No requerimento de interposição de recurso, definiu, como objecto respectivo, a apreciação da constitucionalidade e legalidade dos artigos 376.º, 503.º, n.º 2, 508.º do Código Civil (CC), 668.º, alínea d) do Código de Processo Civil (CPC), alegando violação dos artigos 3.º e 20.º da Constituição da República Portuguesa (CRP).
2. No Tribunal Constitucional, foi proferida Decisão sumária de não conhecimento do recurso.
Na fundamentação de tal decisão, refere-se, nomeadamente, o seguinte:
“4. O Tribunal Constitucional tem entendido, de modo reiterado e uniforme, serem requisitos cumulativos da admissibilidade do recurso, da alínea b) do n.º 1 do artigo 70.º da LTC, a existência de um objecto normativo – norma ou interpretação normativa – como alvo de apreciação; o esgotamento dos recursos ordinários (artigo 70.º, n.º 2, da LTC); a aplicação da norma ou interpretação normativa, cuja sindicância se pretende, como ratio decidendi da decisão recorrida; a suscitação prévia da questão de constitucionalidade normativa, de modo processualmente adequado e tempestivo, perante o tribunal a quo (artigo 280.º, n.º 1, alínea b), da CRP; artigo 72.º, n.º 2, da LTC).
5. Na presente situação, a recorrente requer a “declaração da inconstitucionalidade e ilegalidade” dos artigos 376.º, 503.º nº 2, 508.º, todos do Código Civil, e ainda 668.º, al. d) do Código de Processo Civil.
A alusão a “ilegalidade” dever-se-á a mero lapso, porquanto o recurso é interposto ao abrigo da alínea b) do n.º 1 do artigo 70.º da LTC, sendo à luz deste normativo que será perspectivado.
Não obstante a menção de vários preceitos de direito infra-constitucional – cuja relação, de resto, não é esclarecida – a recorrente não identifica qual a específica norma ou interpretação normativa – presumivelmente extraída dos aludidos preceitos – cuja sindicância pretende.
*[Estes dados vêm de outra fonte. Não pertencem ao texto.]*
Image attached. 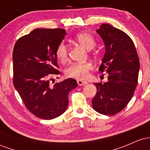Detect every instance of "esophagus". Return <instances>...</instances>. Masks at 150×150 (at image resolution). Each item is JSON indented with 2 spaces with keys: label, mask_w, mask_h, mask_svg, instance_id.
I'll return each instance as SVG.
<instances>
[{
  "label": "esophagus",
  "mask_w": 150,
  "mask_h": 150,
  "mask_svg": "<svg viewBox=\"0 0 150 150\" xmlns=\"http://www.w3.org/2000/svg\"><path fill=\"white\" fill-rule=\"evenodd\" d=\"M87 84V82H85V81H82V80H77V85L79 86H82V85H85Z\"/></svg>",
  "instance_id": "obj_1"
}]
</instances>
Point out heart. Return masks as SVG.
Instances as JSON below:
<instances>
[{
	"instance_id": "obj_1",
	"label": "heart",
	"mask_w": 150,
	"mask_h": 150,
	"mask_svg": "<svg viewBox=\"0 0 150 150\" xmlns=\"http://www.w3.org/2000/svg\"><path fill=\"white\" fill-rule=\"evenodd\" d=\"M79 44L87 50H91L95 45V40L91 34L86 32L78 34L75 37ZM56 56L61 63H65L68 60V48L64 43H61L58 46L56 51ZM92 68V64L90 62L85 63H75L70 64L65 70V76L70 78L77 80H83L87 76L88 72Z\"/></svg>"
}]
</instances>
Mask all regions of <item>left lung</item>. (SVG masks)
I'll return each instance as SVG.
<instances>
[{"mask_svg": "<svg viewBox=\"0 0 150 150\" xmlns=\"http://www.w3.org/2000/svg\"><path fill=\"white\" fill-rule=\"evenodd\" d=\"M97 33L104 43L105 53L99 70L108 74V81L94 83L97 94L92 107L104 115H115L131 100L137 85L140 61L135 44L122 30L102 24Z\"/></svg>", "mask_w": 150, "mask_h": 150, "instance_id": "8db88e82", "label": "left lung"}]
</instances>
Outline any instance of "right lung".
I'll return each instance as SVG.
<instances>
[{"instance_id":"add662e5","label":"right lung","mask_w":150,"mask_h":150,"mask_svg":"<svg viewBox=\"0 0 150 150\" xmlns=\"http://www.w3.org/2000/svg\"><path fill=\"white\" fill-rule=\"evenodd\" d=\"M65 34L64 29H37L20 37L13 49L15 88L27 109L42 119L63 114L68 106V94L77 87L72 78L49 85V77L60 73L56 51Z\"/></svg>"}]
</instances>
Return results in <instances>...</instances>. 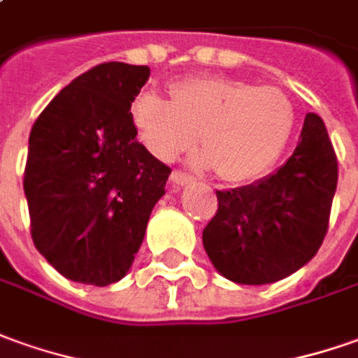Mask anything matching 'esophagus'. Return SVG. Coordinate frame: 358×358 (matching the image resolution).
Masks as SVG:
<instances>
[{"instance_id": "esophagus-1", "label": "esophagus", "mask_w": 358, "mask_h": 358, "mask_svg": "<svg viewBox=\"0 0 358 358\" xmlns=\"http://www.w3.org/2000/svg\"><path fill=\"white\" fill-rule=\"evenodd\" d=\"M171 183H173L175 187H185V185L194 183V179L191 175H185L181 173V171H173V173H171Z\"/></svg>"}]
</instances>
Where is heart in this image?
Returning a JSON list of instances; mask_svg holds the SVG:
<instances>
[{"mask_svg":"<svg viewBox=\"0 0 358 358\" xmlns=\"http://www.w3.org/2000/svg\"><path fill=\"white\" fill-rule=\"evenodd\" d=\"M171 101L144 91L130 117L140 142L155 157L171 162L194 142L191 164L212 169L228 183L267 173L294 130V107L277 87H255L230 78H187L169 90ZM197 132L194 133V130Z\"/></svg>","mask_w":358,"mask_h":358,"instance_id":"heart-1","label":"heart"}]
</instances>
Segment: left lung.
Wrapping results in <instances>:
<instances>
[{"mask_svg": "<svg viewBox=\"0 0 358 358\" xmlns=\"http://www.w3.org/2000/svg\"><path fill=\"white\" fill-rule=\"evenodd\" d=\"M337 157L322 118L308 113L292 155L267 177L216 191L203 230L214 268L238 285H271L314 257L327 231Z\"/></svg>", "mask_w": 358, "mask_h": 358, "instance_id": "left-lung-1", "label": "left lung"}]
</instances>
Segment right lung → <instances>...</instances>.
<instances>
[{"label":"right lung","mask_w":358,"mask_h":358,"mask_svg":"<svg viewBox=\"0 0 358 358\" xmlns=\"http://www.w3.org/2000/svg\"><path fill=\"white\" fill-rule=\"evenodd\" d=\"M148 66L99 64L33 124L24 196L34 248L73 282L108 287L128 273L171 169L136 140L130 107Z\"/></svg>","instance_id":"right-lung-1"}]
</instances>
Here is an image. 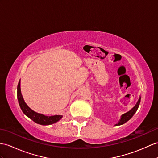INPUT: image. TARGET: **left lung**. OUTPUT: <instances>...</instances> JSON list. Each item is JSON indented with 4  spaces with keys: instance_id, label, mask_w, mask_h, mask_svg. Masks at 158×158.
<instances>
[{
    "instance_id": "1",
    "label": "left lung",
    "mask_w": 158,
    "mask_h": 158,
    "mask_svg": "<svg viewBox=\"0 0 158 158\" xmlns=\"http://www.w3.org/2000/svg\"><path fill=\"white\" fill-rule=\"evenodd\" d=\"M140 101H141V97L139 98V101H138V102H137L135 106L130 111H129L128 113H125L124 114L122 115L121 120L119 121V122L118 123V124H117L116 125H123V124L125 123H126L127 121H128L129 120V119L133 116L134 114L135 113V112H136L137 109H138V107H139Z\"/></svg>"
}]
</instances>
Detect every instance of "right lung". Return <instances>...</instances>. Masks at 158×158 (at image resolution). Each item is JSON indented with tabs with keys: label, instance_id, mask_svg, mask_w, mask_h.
<instances>
[{
	"label": "right lung",
	"instance_id": "add662e5",
	"mask_svg": "<svg viewBox=\"0 0 158 158\" xmlns=\"http://www.w3.org/2000/svg\"><path fill=\"white\" fill-rule=\"evenodd\" d=\"M17 98L19 106H20L23 112V113L26 116H27L34 122H35L36 123L43 125H51L54 123H56L57 121H58L62 118V115H54V116L48 117L42 114L34 112L33 110L31 109L27 105V104L24 101L23 98L22 97L21 92L20 81L19 82L17 86Z\"/></svg>",
	"mask_w": 158,
	"mask_h": 158
}]
</instances>
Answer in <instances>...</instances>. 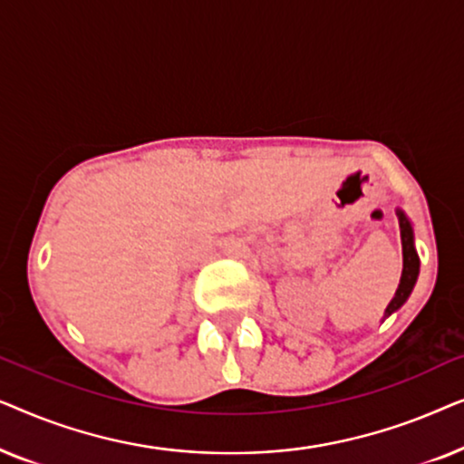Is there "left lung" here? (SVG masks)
Instances as JSON below:
<instances>
[{"instance_id": "1", "label": "left lung", "mask_w": 464, "mask_h": 464, "mask_svg": "<svg viewBox=\"0 0 464 464\" xmlns=\"http://www.w3.org/2000/svg\"><path fill=\"white\" fill-rule=\"evenodd\" d=\"M397 218H399V227H401L403 270H401V281H399V287L395 291V297H392L391 304L384 310V319H389L392 313H397V310L408 302L411 291H414L418 275H420V259H418V253H416L414 226H411L410 218L401 211V208H397Z\"/></svg>"}]
</instances>
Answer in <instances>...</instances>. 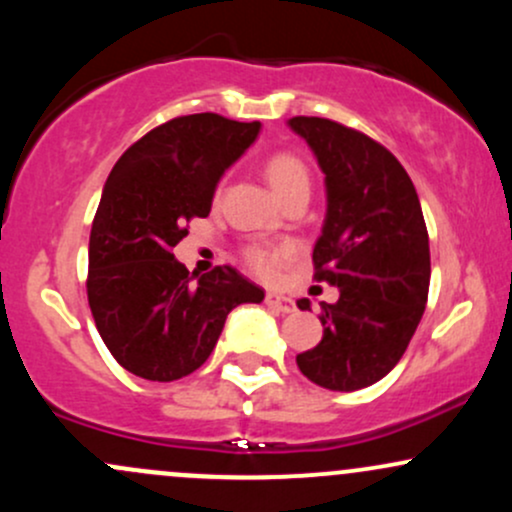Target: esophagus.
<instances>
[{
    "label": "esophagus",
    "instance_id": "obj_1",
    "mask_svg": "<svg viewBox=\"0 0 512 512\" xmlns=\"http://www.w3.org/2000/svg\"><path fill=\"white\" fill-rule=\"evenodd\" d=\"M265 303L272 311L277 313H294L296 311V303L291 296H282V294H274V291H269V294L265 296Z\"/></svg>",
    "mask_w": 512,
    "mask_h": 512
}]
</instances>
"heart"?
I'll use <instances>...</instances> for the list:
<instances>
[{"label": "heart", "mask_w": 512, "mask_h": 512, "mask_svg": "<svg viewBox=\"0 0 512 512\" xmlns=\"http://www.w3.org/2000/svg\"><path fill=\"white\" fill-rule=\"evenodd\" d=\"M267 179L272 184V189L279 196H289L291 192H299V189H308L311 187V179H308V170L306 165L299 160V157L289 155V153H279L272 155L267 160ZM286 252L284 250H274V247H250L247 250V262H250L252 269L262 274H272L274 269L282 265Z\"/></svg>", "instance_id": "obj_1"}]
</instances>
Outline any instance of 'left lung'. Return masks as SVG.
Returning a JSON list of instances; mask_svg holds the SVG:
<instances>
[{
	"label": "left lung",
	"instance_id": "left-lung-1",
	"mask_svg": "<svg viewBox=\"0 0 512 512\" xmlns=\"http://www.w3.org/2000/svg\"><path fill=\"white\" fill-rule=\"evenodd\" d=\"M325 174V221L313 247L316 279L338 286L323 303V338L296 357L301 374L330 391L384 379L406 352L430 286V243L418 194L401 162L364 133L294 116ZM311 311V301H299Z\"/></svg>",
	"mask_w": 512,
	"mask_h": 512
}]
</instances>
Igualmente não identifica a peça processual, em que suscitou previamente a questão, perante o tribunal a quo.
O assinalado incumprimento do disposto nos n.ºs 1 e 2 do artigo 75.º A da LTC não legitima, in casu, qualquer convite ao aperfeiçoamento, nos termos dos n.ºs 5 e 6 do mesmo normativo.
Na verdade, o convite ao aperfeiçoamento, previsto no artigo 75.º A, n.ºs 5 e 6, da LTC, só tem sentido útil quando faltam apenas requisitos formais do requerimento de interposição do recurso, carecendo, ao invés, de utilidade quando faltam verdadeiros pressupostos de admissibilidade do recurso, insupríveis por essa via. Nesta última hipótese, em vez de proferir um convite ao aperfeiçoamento – que determinaria a produção de processado inútil, em prejuízo dos princípios de economia e celeridade processuais – deve o relator proferir logo decisão sumária, no sentido do não conhecimento do recurso (cfr., neste sentido, acórdãos deste Tribunal Constitucional n.ºs 99/00, 397/00, 264/06, 33/09 e 116/09, disponíveis in www.tribunalconstitucional.pt.)
Na presente situação, a prolação de convite ao aperfeiçoamento careceria de sentido útil, porquanto a recorrente não suscitou previamente, junto do tribunal a quo, qualquer questão de constitucionalidade normativa.
De facto, a recorrente apenas invocou a inconstitucionalidade da utilização de presunções naturais, reportando-se especificamente à presunção de que quem tem a titularidade do registo do direito de propriedade tem a direcção efectiva do veículo a que o registo se reporta.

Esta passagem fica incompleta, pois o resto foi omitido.